The year Abe was born, I was attending a Midwest boarding school where I suffered overt anti-Semitism from some of my classmates. But I also suspected that the school itself was complicit. I felt unwelcome and inadequate. For years, I wondered whether I was just paranoid. Then, two decades after graduation, I was invited to return as a "distinguished" guest-lecturer. That was when I got a glimpse of my student file. There, on the outside jacket, was a Star of David and a tiny notation that suggested that perhaps in the future, local fathers might screen out such applicants.

The note didn't upset me as much as it brought a sense of relief that my suspicions were being confirmed. If only I and others of my generation had had the opportunity to confront the authors of such notes. If only they had spoken their objections and aired their biases publicly. Why in the world would we now, in the name of speech codes, want to drive them back into the safety of their secret lairs?

Speech codes threaten to take us back to the old days when prejudice was vented only in whispers between like minds. My own history has convinced me that a silenced bigot can do far more mischief than one who airs his hatred publicly.

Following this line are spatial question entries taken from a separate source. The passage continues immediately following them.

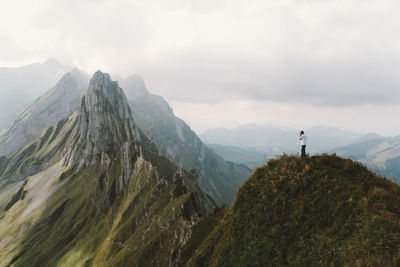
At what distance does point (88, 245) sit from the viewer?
101375mm

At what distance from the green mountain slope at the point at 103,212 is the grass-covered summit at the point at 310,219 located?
64.3 ft

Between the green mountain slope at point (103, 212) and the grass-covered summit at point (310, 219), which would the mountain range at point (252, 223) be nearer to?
the grass-covered summit at point (310, 219)

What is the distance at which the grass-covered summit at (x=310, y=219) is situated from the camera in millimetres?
13939

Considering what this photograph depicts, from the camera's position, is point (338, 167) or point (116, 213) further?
point (116, 213)

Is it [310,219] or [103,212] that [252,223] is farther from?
[103,212]

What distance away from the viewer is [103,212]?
376 ft

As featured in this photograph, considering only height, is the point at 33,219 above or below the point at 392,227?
below

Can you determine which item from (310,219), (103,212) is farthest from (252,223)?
(103,212)

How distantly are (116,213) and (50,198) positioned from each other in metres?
97.1

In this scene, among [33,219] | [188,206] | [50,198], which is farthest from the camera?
[50,198]

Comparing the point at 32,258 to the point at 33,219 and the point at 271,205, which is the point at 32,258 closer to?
the point at 33,219

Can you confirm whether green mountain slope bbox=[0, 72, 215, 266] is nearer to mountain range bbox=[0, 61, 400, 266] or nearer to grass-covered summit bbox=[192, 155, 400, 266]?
mountain range bbox=[0, 61, 400, 266]

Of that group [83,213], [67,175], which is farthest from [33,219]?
[83,213]

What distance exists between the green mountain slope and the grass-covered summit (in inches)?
772
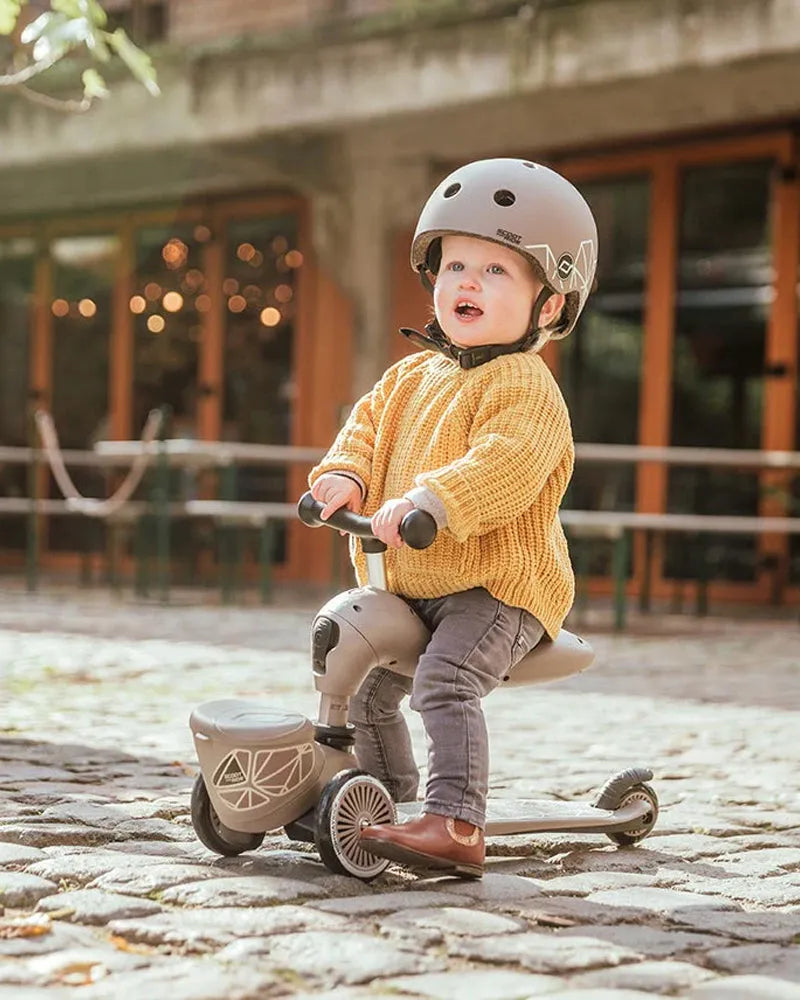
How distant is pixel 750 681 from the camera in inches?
292

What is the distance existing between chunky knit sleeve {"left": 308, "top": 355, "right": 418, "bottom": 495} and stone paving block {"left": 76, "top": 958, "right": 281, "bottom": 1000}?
1.18 metres

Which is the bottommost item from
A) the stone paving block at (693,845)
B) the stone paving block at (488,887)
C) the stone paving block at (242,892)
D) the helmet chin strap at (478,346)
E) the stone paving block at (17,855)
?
the stone paving block at (693,845)

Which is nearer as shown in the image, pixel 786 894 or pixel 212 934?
pixel 212 934

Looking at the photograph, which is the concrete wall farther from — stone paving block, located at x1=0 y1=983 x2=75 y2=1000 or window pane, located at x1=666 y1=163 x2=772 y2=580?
stone paving block, located at x1=0 y1=983 x2=75 y2=1000

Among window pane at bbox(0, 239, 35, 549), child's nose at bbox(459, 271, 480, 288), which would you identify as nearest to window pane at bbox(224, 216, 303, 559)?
window pane at bbox(0, 239, 35, 549)

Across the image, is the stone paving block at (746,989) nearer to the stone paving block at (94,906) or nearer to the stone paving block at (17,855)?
the stone paving block at (94,906)

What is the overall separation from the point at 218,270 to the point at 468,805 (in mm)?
11821

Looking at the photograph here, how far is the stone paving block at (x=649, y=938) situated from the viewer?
2.80 m

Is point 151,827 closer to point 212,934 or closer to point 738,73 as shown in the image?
point 212,934

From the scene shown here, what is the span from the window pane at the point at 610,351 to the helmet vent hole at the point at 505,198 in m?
8.93

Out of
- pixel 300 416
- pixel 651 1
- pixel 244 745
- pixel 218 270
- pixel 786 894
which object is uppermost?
pixel 651 1

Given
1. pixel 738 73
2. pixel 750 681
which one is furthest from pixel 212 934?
pixel 738 73

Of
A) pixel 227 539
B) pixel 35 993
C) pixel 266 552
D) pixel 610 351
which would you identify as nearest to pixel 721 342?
pixel 610 351

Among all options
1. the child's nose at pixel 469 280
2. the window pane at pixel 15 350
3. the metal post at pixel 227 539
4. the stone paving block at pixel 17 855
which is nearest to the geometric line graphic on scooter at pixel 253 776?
the stone paving block at pixel 17 855
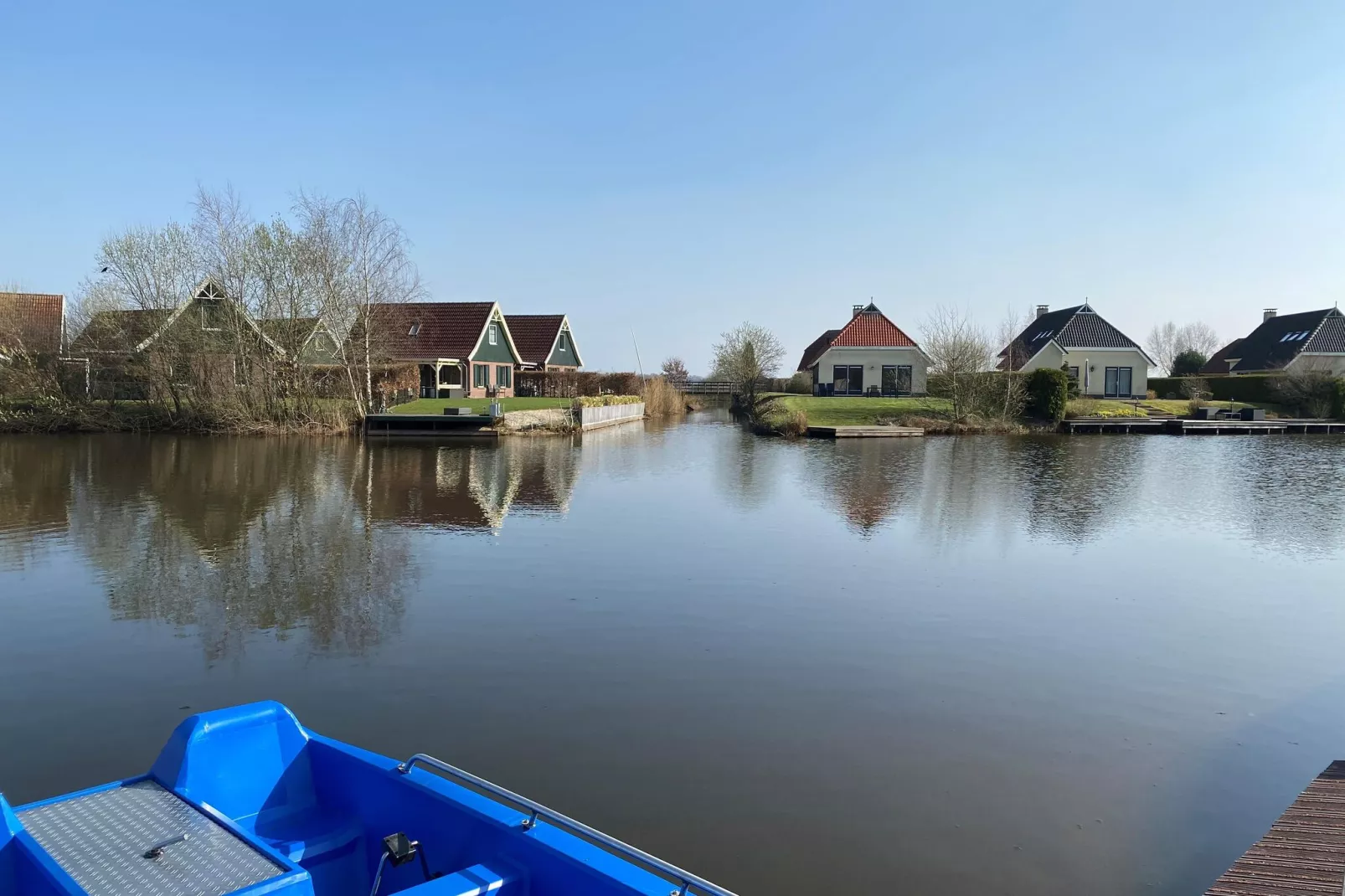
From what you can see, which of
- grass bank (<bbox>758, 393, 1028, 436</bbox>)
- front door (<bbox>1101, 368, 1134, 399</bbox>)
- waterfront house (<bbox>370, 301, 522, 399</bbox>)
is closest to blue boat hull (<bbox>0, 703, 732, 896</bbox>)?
grass bank (<bbox>758, 393, 1028, 436</bbox>)

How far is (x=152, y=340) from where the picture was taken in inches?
1058

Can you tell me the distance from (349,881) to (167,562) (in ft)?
26.4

Even the most reviled of hate symbols, the burning cross and the swastika, are just that -- emblems of unspeakable evil. But their sporadic resurfacing has produced not waves of terror but waves of public revulsion, not Kristallnachts and lynchings but community rallies against racism. Hate speech need not be a precursor to violence. On the contrary, it can defuse tensions that could turn explosive. Hate speech can discredit nascent movements that might otherwise draw strength from authoritarian efforts to snuff them out. Intimidation invites intimidation.

This is an excellent article on why the right to free speech ought to trump protection from offensive speech. It's an argument I've made before, and it's what makes me concerned that Justice Thomas seems to have convinced the Supreme Court to uphold anti-cross-burning laws.